Outro problema, segundo Luís Octavio Rocha, é a ausência de diálogo entre educador e arquiteto. “Visitando escolas públicas, perguntava aos professores se eles sabiam por que os prédios eram construídos daquela maneira, por que no lugar da escada havia aquela rampa, entre outros aspectos. Eles não sabiam. Em nenhum momento foi passado o conceito arquitetônico dos prédios para os docentes ou para os alunos, e isso é uma grande falha.” Esta familiaridade, segundo Rocha, é o que motiva os usuários do espaço a preservá-lo.

Para os estudiosos, a escola é uma instituição que muda com morosidade.

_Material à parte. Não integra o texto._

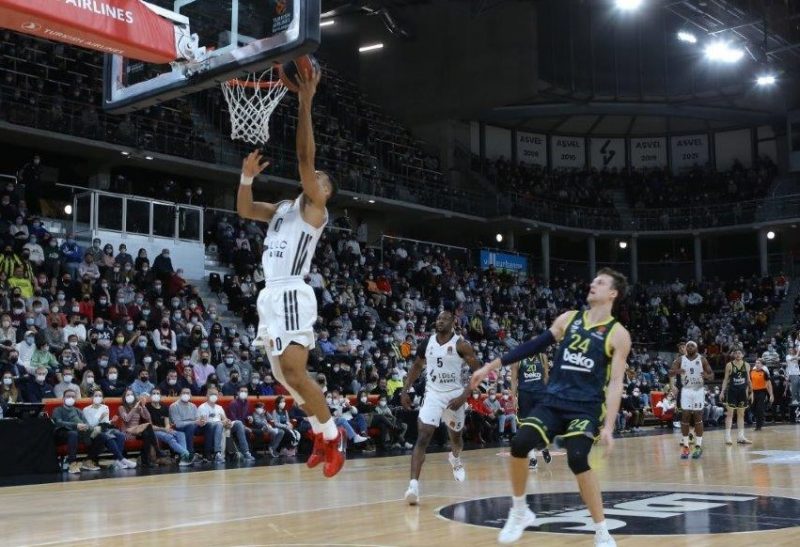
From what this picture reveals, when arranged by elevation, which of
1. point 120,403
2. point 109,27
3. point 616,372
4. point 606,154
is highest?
point 606,154

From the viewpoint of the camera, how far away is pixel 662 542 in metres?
6.71

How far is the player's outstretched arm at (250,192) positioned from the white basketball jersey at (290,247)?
245mm

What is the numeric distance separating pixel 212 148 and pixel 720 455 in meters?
17.7

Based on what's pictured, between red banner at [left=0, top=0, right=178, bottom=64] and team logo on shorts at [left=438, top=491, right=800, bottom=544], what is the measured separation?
18.1 ft

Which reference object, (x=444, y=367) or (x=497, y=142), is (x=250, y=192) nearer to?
(x=444, y=367)

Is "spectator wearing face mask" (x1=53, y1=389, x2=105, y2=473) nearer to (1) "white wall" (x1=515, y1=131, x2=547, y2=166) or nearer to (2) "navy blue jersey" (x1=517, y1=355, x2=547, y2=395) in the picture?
(2) "navy blue jersey" (x1=517, y1=355, x2=547, y2=395)

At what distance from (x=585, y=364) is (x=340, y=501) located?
4.49 meters

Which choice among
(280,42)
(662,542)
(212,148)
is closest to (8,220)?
(212,148)

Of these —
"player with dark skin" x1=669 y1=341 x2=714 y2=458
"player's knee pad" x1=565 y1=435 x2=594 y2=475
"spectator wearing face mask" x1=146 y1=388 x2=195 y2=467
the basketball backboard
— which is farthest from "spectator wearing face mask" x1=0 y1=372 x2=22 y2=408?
"player's knee pad" x1=565 y1=435 x2=594 y2=475

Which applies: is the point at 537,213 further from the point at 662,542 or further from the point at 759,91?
the point at 662,542

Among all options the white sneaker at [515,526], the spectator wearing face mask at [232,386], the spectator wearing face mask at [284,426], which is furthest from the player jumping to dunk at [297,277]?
the spectator wearing face mask at [232,386]

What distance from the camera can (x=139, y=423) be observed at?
1570cm

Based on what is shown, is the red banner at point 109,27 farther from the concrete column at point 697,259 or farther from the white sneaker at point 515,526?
the concrete column at point 697,259

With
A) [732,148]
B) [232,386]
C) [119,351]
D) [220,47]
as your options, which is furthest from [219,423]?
[732,148]
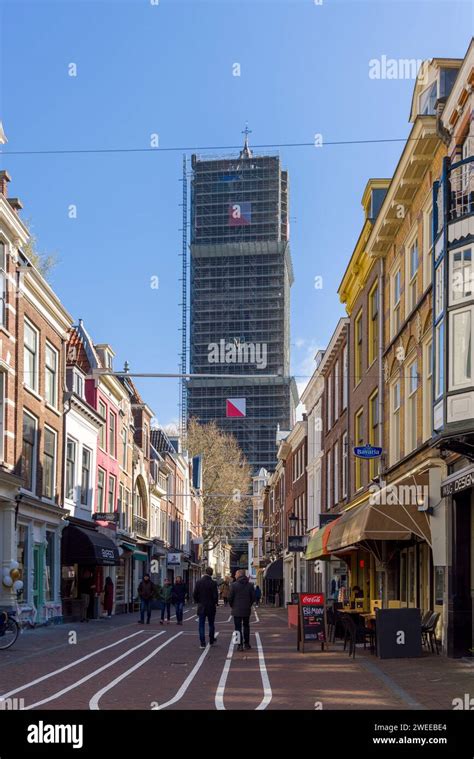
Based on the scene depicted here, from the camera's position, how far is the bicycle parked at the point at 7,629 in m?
20.4

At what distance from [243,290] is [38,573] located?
362 ft

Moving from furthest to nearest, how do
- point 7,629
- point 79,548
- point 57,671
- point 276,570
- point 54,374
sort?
1. point 276,570
2. point 79,548
3. point 54,374
4. point 7,629
5. point 57,671

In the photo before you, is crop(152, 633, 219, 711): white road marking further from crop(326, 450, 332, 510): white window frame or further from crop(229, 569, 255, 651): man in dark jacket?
crop(326, 450, 332, 510): white window frame

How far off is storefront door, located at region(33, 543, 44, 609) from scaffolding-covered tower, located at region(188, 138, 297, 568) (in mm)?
97864

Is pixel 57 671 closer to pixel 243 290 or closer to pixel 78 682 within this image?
pixel 78 682

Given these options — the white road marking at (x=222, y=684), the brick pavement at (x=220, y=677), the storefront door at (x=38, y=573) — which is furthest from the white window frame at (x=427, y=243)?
the storefront door at (x=38, y=573)

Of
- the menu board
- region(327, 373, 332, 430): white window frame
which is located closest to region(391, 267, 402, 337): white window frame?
the menu board

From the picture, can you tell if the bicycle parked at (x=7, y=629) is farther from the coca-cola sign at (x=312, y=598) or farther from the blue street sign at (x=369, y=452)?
the blue street sign at (x=369, y=452)

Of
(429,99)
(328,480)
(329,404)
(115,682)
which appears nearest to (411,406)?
(429,99)

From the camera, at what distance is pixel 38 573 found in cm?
3153

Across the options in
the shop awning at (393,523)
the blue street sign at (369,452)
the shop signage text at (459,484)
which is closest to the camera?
the shop signage text at (459,484)

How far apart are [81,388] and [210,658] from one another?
21.5 metres

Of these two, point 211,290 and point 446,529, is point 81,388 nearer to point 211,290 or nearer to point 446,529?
point 446,529

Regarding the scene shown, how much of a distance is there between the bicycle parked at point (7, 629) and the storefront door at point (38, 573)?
9529 mm
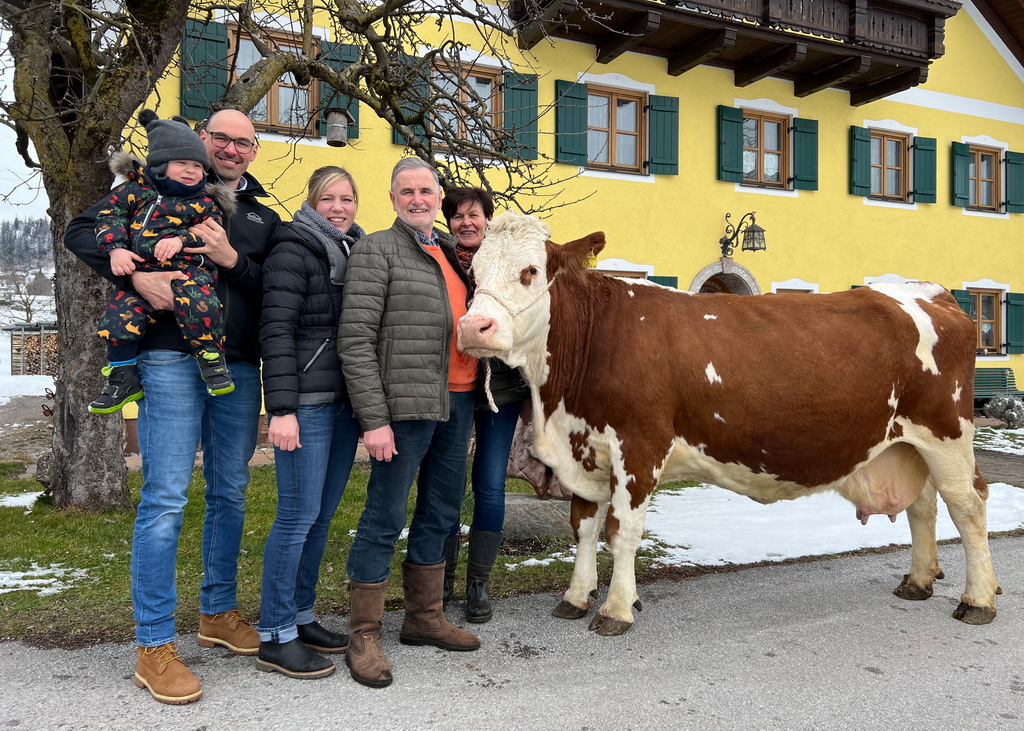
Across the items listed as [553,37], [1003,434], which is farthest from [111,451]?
[1003,434]

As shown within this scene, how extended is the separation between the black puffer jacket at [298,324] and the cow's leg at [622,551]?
4.66 feet

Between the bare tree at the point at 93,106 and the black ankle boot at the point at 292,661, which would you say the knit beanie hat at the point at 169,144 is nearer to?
the black ankle boot at the point at 292,661

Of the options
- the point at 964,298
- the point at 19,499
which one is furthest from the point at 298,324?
the point at 964,298

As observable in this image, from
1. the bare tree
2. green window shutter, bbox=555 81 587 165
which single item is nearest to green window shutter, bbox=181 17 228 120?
the bare tree

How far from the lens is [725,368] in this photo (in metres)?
3.68

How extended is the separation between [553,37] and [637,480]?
28.5ft

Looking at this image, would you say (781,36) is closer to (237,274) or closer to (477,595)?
(477,595)

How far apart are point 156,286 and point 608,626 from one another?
238cm

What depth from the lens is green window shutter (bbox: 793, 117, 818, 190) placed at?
12141 mm

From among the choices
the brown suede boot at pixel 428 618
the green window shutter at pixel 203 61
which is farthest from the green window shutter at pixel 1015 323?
the brown suede boot at pixel 428 618

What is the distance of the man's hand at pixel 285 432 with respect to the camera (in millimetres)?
2744

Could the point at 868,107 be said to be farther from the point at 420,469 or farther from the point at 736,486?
the point at 420,469

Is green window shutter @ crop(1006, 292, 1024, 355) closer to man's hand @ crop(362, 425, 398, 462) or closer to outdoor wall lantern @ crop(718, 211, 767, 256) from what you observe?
outdoor wall lantern @ crop(718, 211, 767, 256)

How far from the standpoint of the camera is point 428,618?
10.7 feet
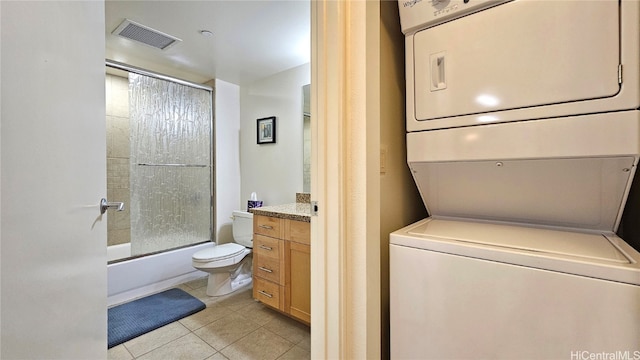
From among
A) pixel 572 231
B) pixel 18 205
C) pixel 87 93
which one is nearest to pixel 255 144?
pixel 87 93

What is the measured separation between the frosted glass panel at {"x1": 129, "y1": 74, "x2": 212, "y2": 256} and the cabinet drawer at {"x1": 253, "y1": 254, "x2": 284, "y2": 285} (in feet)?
3.93

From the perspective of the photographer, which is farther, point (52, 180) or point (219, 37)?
point (219, 37)

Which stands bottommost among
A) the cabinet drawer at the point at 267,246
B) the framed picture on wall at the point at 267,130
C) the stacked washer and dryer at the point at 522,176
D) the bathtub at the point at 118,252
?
the bathtub at the point at 118,252

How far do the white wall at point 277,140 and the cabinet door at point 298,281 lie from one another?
2.99 ft

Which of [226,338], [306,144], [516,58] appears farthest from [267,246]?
[516,58]

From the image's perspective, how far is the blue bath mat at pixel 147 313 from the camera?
75.1 inches

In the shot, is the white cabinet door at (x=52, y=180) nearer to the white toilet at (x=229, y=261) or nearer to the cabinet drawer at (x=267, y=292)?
the cabinet drawer at (x=267, y=292)

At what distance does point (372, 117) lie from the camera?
0.93m

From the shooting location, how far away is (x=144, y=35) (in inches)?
86.5

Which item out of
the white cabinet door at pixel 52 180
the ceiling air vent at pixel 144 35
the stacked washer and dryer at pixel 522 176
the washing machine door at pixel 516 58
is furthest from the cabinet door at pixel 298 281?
the ceiling air vent at pixel 144 35

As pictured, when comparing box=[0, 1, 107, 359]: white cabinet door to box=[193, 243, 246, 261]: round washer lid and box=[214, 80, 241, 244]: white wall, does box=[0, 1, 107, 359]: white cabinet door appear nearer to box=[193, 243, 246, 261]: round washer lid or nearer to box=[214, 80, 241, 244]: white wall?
box=[193, 243, 246, 261]: round washer lid

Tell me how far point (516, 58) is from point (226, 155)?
9.79 feet

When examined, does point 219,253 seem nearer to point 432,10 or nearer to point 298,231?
point 298,231

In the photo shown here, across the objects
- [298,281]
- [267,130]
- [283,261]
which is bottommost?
[298,281]
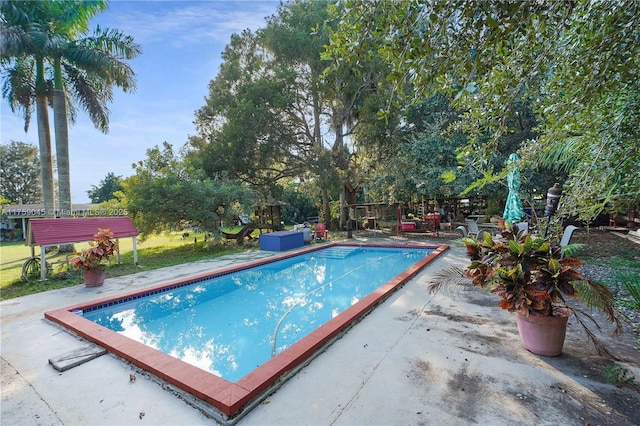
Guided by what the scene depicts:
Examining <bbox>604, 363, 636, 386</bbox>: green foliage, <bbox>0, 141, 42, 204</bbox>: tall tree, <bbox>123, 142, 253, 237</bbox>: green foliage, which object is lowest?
<bbox>604, 363, 636, 386</bbox>: green foliage

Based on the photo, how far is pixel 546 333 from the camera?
2783 mm

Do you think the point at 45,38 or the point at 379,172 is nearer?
Result: the point at 45,38

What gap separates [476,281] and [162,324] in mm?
4923

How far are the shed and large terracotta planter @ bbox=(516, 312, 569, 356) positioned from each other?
365 inches

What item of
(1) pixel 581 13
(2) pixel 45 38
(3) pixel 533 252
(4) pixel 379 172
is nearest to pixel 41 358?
(3) pixel 533 252

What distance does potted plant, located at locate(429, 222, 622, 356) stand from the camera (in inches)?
105

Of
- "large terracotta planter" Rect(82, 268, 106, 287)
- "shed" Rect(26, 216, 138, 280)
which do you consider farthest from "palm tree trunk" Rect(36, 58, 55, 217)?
"large terracotta planter" Rect(82, 268, 106, 287)

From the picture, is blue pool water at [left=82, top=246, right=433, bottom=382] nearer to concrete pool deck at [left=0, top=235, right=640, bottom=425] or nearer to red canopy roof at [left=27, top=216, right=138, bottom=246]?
concrete pool deck at [left=0, top=235, right=640, bottom=425]

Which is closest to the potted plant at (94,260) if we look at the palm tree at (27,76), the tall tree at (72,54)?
the tall tree at (72,54)

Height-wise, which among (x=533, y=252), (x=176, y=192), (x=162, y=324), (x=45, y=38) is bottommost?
(x=162, y=324)

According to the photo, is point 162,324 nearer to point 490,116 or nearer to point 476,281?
point 476,281

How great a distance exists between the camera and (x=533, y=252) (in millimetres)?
2818

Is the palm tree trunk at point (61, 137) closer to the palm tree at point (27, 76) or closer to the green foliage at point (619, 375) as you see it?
the palm tree at point (27, 76)

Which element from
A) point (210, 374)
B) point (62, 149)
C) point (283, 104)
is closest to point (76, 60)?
point (62, 149)
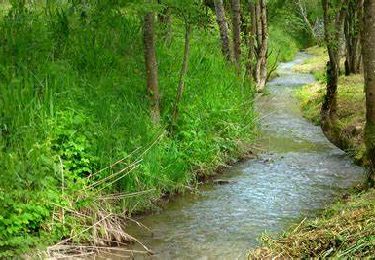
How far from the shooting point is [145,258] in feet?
17.4

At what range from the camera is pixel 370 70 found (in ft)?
21.5

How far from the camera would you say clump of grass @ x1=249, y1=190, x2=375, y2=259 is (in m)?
3.89

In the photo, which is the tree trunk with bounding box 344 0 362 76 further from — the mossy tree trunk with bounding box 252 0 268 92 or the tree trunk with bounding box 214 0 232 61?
the tree trunk with bounding box 214 0 232 61

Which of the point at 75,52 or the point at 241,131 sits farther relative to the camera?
the point at 241,131

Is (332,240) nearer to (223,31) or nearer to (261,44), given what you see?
(223,31)

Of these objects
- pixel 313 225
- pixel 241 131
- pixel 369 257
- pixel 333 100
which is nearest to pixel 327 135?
pixel 333 100

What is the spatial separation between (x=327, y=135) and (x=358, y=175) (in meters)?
2.99

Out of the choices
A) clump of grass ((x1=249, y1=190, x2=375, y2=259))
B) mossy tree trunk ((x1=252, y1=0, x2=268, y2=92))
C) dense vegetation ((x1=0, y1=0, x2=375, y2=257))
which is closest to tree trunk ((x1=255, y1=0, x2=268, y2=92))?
mossy tree trunk ((x1=252, y1=0, x2=268, y2=92))

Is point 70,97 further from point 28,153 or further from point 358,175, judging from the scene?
point 358,175

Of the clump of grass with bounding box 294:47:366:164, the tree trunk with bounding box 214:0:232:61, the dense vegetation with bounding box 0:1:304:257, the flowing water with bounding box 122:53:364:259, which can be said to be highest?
the tree trunk with bounding box 214:0:232:61

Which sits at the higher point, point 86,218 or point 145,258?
point 86,218

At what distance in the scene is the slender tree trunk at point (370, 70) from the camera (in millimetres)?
6398

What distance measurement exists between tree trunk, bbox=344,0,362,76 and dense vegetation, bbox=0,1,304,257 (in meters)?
7.74

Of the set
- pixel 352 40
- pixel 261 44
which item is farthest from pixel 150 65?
pixel 352 40
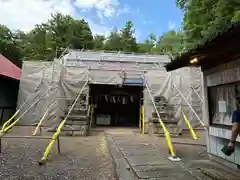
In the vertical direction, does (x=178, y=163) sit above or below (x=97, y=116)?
below

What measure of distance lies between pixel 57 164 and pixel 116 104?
37.3ft

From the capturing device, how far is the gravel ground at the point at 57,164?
13.0ft

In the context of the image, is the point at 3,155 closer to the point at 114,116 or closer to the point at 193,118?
the point at 193,118

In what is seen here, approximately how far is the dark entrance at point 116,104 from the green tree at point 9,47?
1418cm

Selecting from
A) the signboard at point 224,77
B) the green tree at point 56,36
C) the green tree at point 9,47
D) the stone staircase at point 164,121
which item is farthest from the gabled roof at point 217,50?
the green tree at point 56,36

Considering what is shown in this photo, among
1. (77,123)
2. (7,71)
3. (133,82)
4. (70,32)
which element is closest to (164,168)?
(77,123)

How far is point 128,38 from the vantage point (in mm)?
36156

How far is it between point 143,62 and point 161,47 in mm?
23169

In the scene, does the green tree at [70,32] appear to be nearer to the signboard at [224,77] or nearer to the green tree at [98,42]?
the green tree at [98,42]

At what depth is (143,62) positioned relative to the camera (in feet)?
49.0

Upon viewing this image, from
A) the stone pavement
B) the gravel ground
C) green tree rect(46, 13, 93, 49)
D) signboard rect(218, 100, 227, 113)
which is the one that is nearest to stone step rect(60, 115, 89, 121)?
the gravel ground

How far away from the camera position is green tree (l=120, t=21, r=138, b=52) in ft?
114

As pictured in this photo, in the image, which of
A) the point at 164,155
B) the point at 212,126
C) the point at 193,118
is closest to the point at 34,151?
the point at 164,155

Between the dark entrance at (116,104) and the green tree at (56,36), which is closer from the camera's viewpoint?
the dark entrance at (116,104)
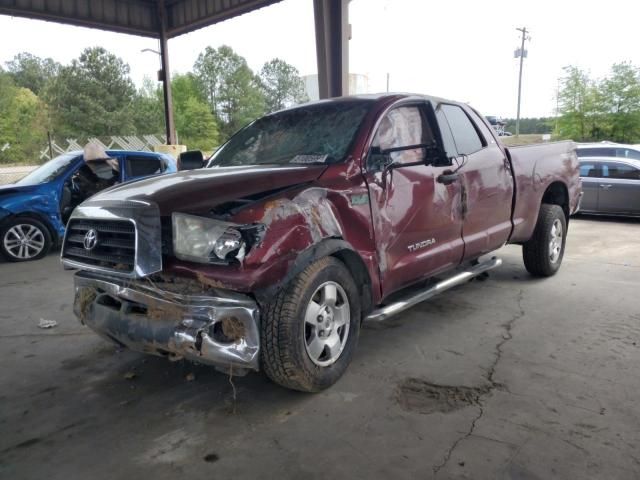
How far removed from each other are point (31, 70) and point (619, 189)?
7857 cm

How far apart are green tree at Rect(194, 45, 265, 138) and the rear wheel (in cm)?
3987

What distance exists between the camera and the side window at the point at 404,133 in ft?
11.9

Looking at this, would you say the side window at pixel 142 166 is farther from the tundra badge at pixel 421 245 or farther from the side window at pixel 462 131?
the tundra badge at pixel 421 245

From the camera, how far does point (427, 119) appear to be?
411cm

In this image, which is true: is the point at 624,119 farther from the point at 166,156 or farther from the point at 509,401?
the point at 509,401

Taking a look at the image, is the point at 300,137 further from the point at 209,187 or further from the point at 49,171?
the point at 49,171

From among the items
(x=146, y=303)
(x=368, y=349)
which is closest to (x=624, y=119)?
(x=368, y=349)

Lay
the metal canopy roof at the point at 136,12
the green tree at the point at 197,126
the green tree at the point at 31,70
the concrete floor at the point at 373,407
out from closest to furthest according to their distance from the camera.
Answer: the concrete floor at the point at 373,407 → the metal canopy roof at the point at 136,12 → the green tree at the point at 197,126 → the green tree at the point at 31,70

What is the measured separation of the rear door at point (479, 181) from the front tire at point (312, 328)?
5.22 feet

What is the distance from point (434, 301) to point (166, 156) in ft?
19.7

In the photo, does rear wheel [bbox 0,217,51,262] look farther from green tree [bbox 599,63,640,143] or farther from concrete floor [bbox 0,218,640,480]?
green tree [bbox 599,63,640,143]

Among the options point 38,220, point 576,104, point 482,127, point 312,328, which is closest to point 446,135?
point 482,127

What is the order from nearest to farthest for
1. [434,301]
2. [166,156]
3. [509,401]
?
1. [509,401]
2. [434,301]
3. [166,156]

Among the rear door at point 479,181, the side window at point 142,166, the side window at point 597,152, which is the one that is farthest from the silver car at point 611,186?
the side window at point 142,166
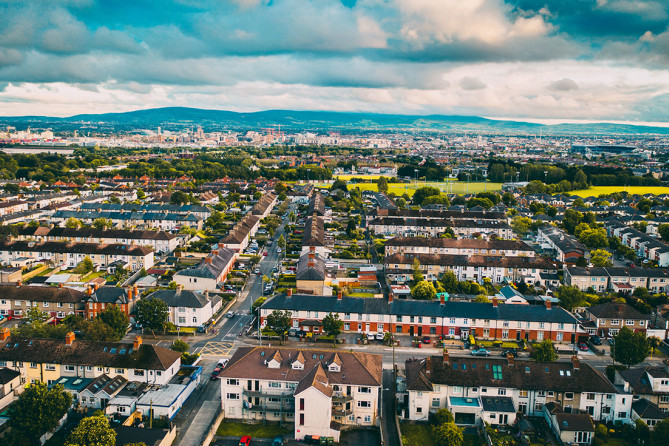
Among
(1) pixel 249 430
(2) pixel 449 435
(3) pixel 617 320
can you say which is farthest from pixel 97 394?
(3) pixel 617 320

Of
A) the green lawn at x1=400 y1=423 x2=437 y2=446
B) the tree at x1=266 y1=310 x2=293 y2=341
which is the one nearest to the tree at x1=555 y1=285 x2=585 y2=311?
the green lawn at x1=400 y1=423 x2=437 y2=446

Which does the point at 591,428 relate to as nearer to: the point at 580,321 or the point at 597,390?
the point at 597,390

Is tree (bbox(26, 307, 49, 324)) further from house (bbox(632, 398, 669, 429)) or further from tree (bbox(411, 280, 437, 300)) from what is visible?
house (bbox(632, 398, 669, 429))

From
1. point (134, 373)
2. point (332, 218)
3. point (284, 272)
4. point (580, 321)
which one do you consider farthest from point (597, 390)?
point (332, 218)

Ainda que estejamos diante de uma pedagogia que coloca o aluno como protagonista do processo de aprendizagem, as escolas continuam com a mesma dinâmica espacial, com cadeiras fixas, voltadas para o professor. “Hoje, você tem todo esse aparato tecnológico que exigiria outro tipo de escola, outro tipo de sala de aula, que tivesse pelo menos tomadas e corrente elétrica em abundância. Há salas em que você não encontra nenhuma”, diz Ester.

Doris Kowaltowski, professora titular da Faculdade de Engenharia Civil, Arquitetura e Urbanismo (FEC) da Unicamp e autora do livro Arquitetura Escolar: O projeto do ambiente de ensino, concorda com essa percepção. Para ela, é fundamental que ocorra um diálogo coordenado entre prédios, proposta pedagógica, corpo docente e alunos. “Se as atividades variam conforme a pedagogia adotada pela escola, os espaços também precisam se adaptar.”